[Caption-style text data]
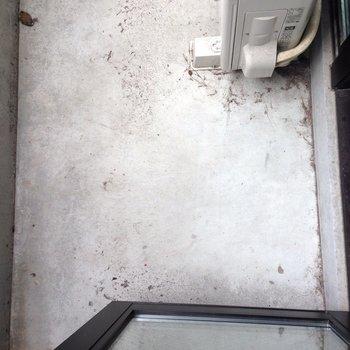 バルコニーの広さの参考に。※写真は1階の同間取り別部屋のものです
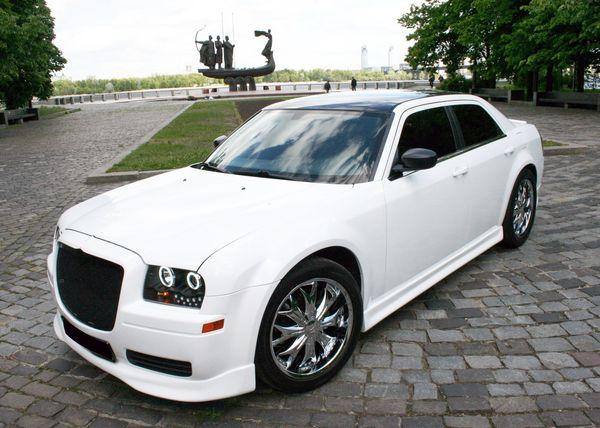 Chrysler 300C белый аренда киев заказать крайслер 300 на свадьбу на прокат в киеве авто на свадьбу крайслер 01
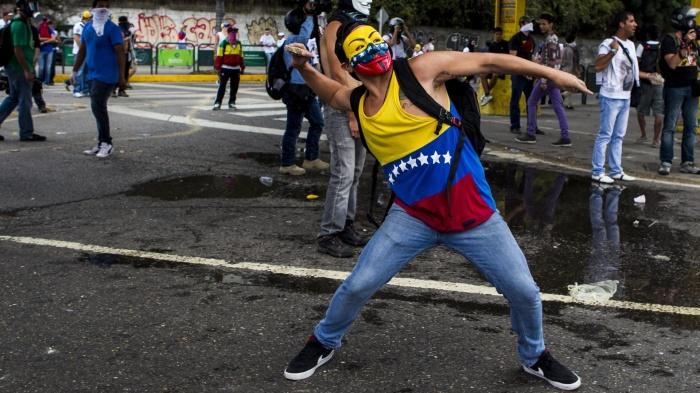 27fev2014---jovens-entram-em-confronto-com-a-guarda-nacional-bolivariana-durante-protesto-contra-o-governo-nicolas-maduro-em-caracas-na-venezuela-nesta-quinta-feira-27-manifestacoes-a-favor
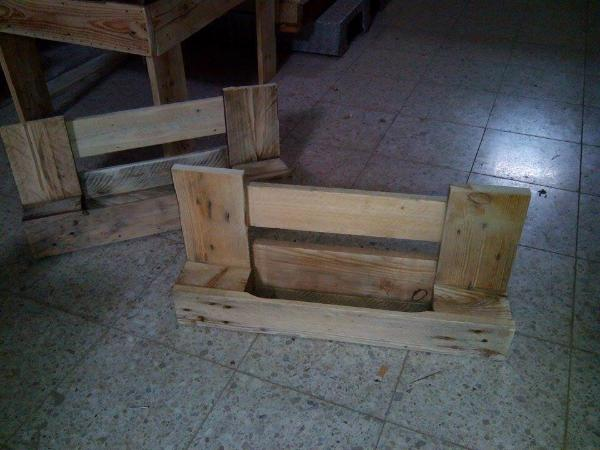 low-cost wooden pallet shelves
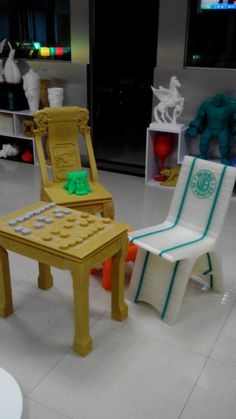 Let us play chess! just Enjoy life! Stool, Chair, 3d Printer, Daisy, Play, Furniture, Home Decor, Life, Art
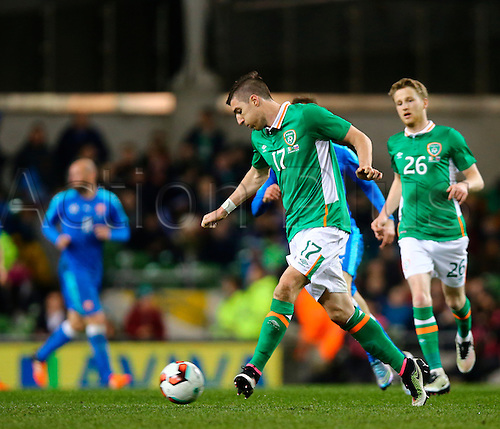 29.03.2016. Aviva Stadium, Dublin, Ireland. International Football Friendly Rep. of Ireland versus Slovakia. Stephen Ward (Rep. of Ireland) passes the ball out.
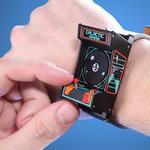 あなたの腕に筐体を、アーケード筐体型腕時計「Classic Arcade Wristwatc」が登場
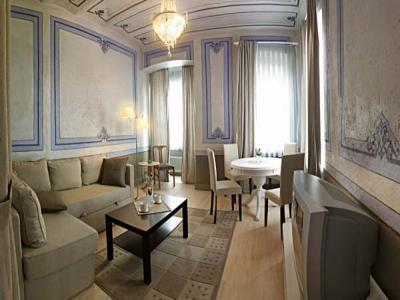 Bella Historical flat - historical and modern -4pp - Image 1 - Istanbul - rentals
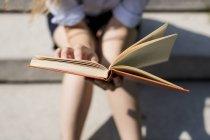 Frau Lesen Buch — Stockfoto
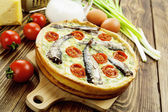 Kish with sprats and cherry tomatoes — Foto de Stock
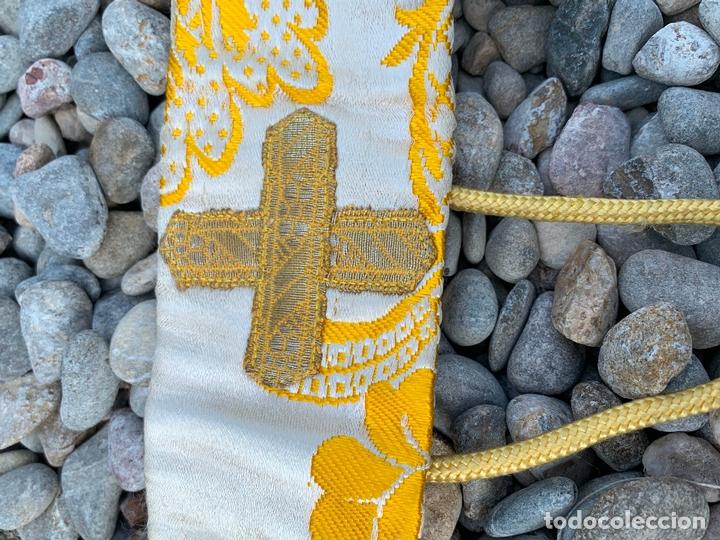 Antigüedades: Antiguo Manípulo indumentaria eclesiastica, precioso tejido adamascado y pasamaneria. Hilo de plata. - Foto 5 - 171712682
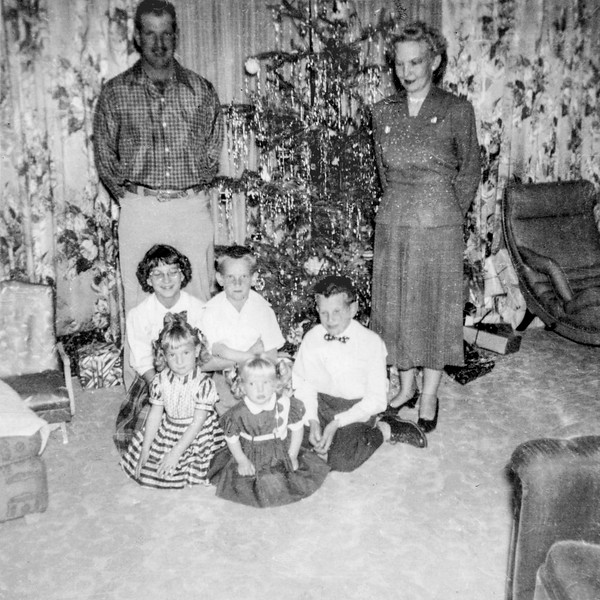 1953-12c Enloe Family on Christmas_0001_a-EIP (Adjusted)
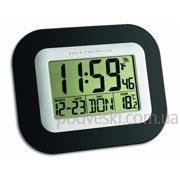 Электронные настенные часы TFA 604503 с термометром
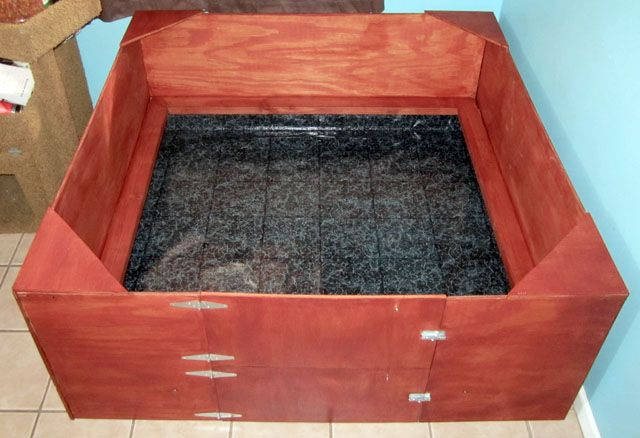 welping box with easy clean floors. yeah yeah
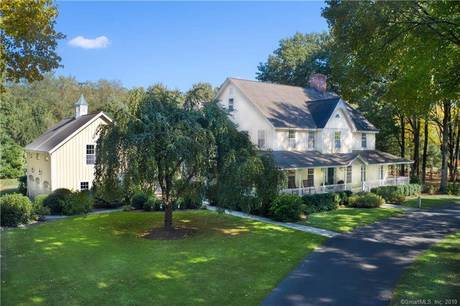 Single Family Home Sold in New Canaan CT 06840. Colonial farm house near waterfront with 3 car garage.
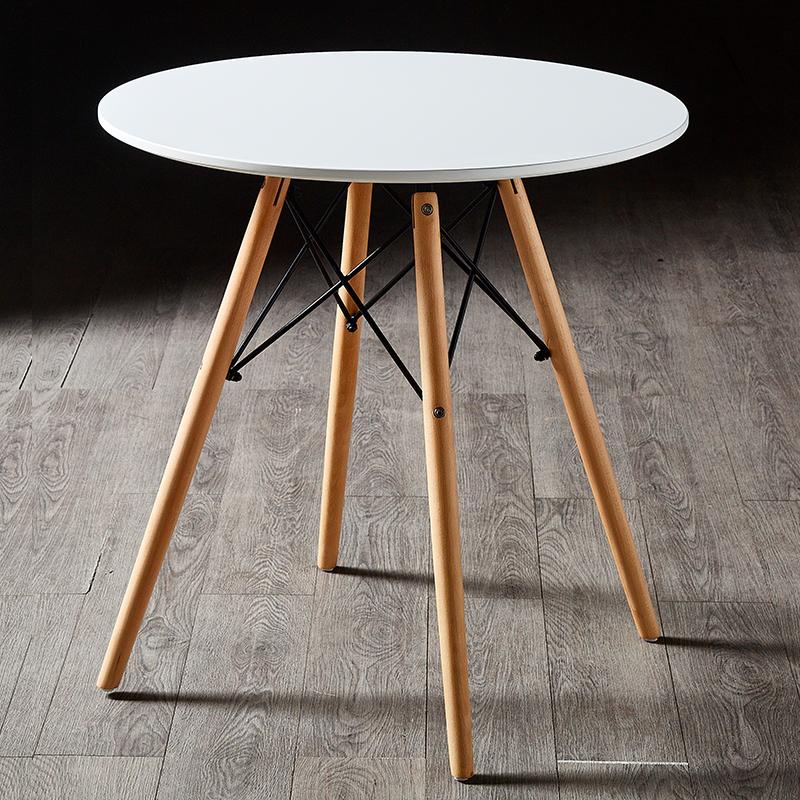 伊姆斯餐桌椅时尚休闲家用北欧奶茶店餐厅洽谈咖啡烤漆桌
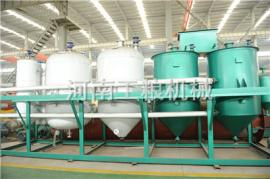 芝麻油加工机械,芝麻油生产设备占地面积小,生产效率高
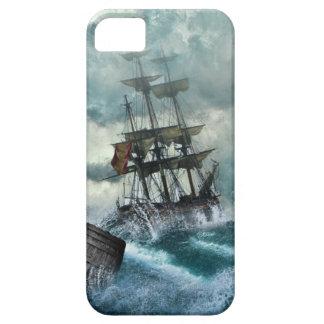 Barco pirata en una tormenta iPhone 5 funda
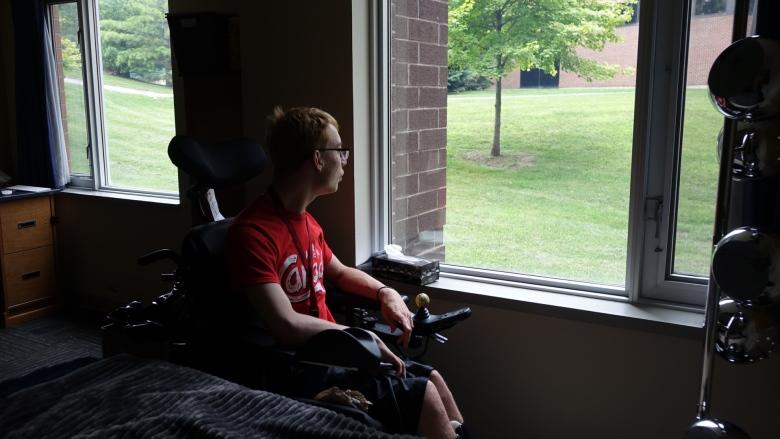 Donations help disabled teen realize dream of attending university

How to complete this task
Each of the entries above must be copied exactly, but the pictures stay out.

Response area
 バルコニーの広さの参考に。※写真は1階の同間取り別部屋のものです
 Chrysler 300C белый аренда киев заказать крайслер 300 на свадьбу на прокат в киеве авто на свадьбу крайслер 01
 27fev2014---jovens-entram-em-confronto-com-a-guarda-nacional-bolivariana-durante-protesto-contra-o-governo-nicolas-maduro-em-caracas-na-venezuela-nesta-quinta-feira-27-manifestacoes-a-favor
 low-cost wooden pallet shelves
 Let us play chess! just Enjoy life! Stool, Chair, 3d Printer, Daisy, Play, Furniture, Home Decor, Life, Art
 29.03.2016. Aviva Stadium, Dublin, Ireland. International Football Friendly Rep. of Ireland versus Slovakia. Stephen Ward (Rep. of Ireland) passes the ball out.
 あなたの腕に筐体を、アーケード筐体型腕時計「Classic Arcade Wristwatc」が登場
 Bella Historical flat - historical and modern -4pp - Image 1 - Istanbul - rentals
 Frau Lesen Buch — Stockfoto
 Kish with sprats and cherry tomatoes — Foto de Stock
 Antigüedades: Antiguo Manípulo indumentaria eclesiastica, precioso tejido adamascado y pasamaneria. Hilo de plata. - Foto 5 - 171712682
 1953-12c Enloe Family on Christmas_0001_a-EIP (Adjusted)
 Электронные настенные часы TFA 604503 с термометром
 welping box with easy clean floors. yeah yeah
 Single Family Home Sold in New Canaan CT 06840. Colonial farm house near waterfront with 3 car garage.
 伊姆斯餐桌椅时尚休闲家用北欧奶茶店餐厅洽谈咖啡烤漆桌
 芝麻油加工机械,芝麻油生产设备占地面积小,生产效率高
 Barco pirata en una tormenta iPhone 5 funda
 Donations help disabled teen realize dream of attending university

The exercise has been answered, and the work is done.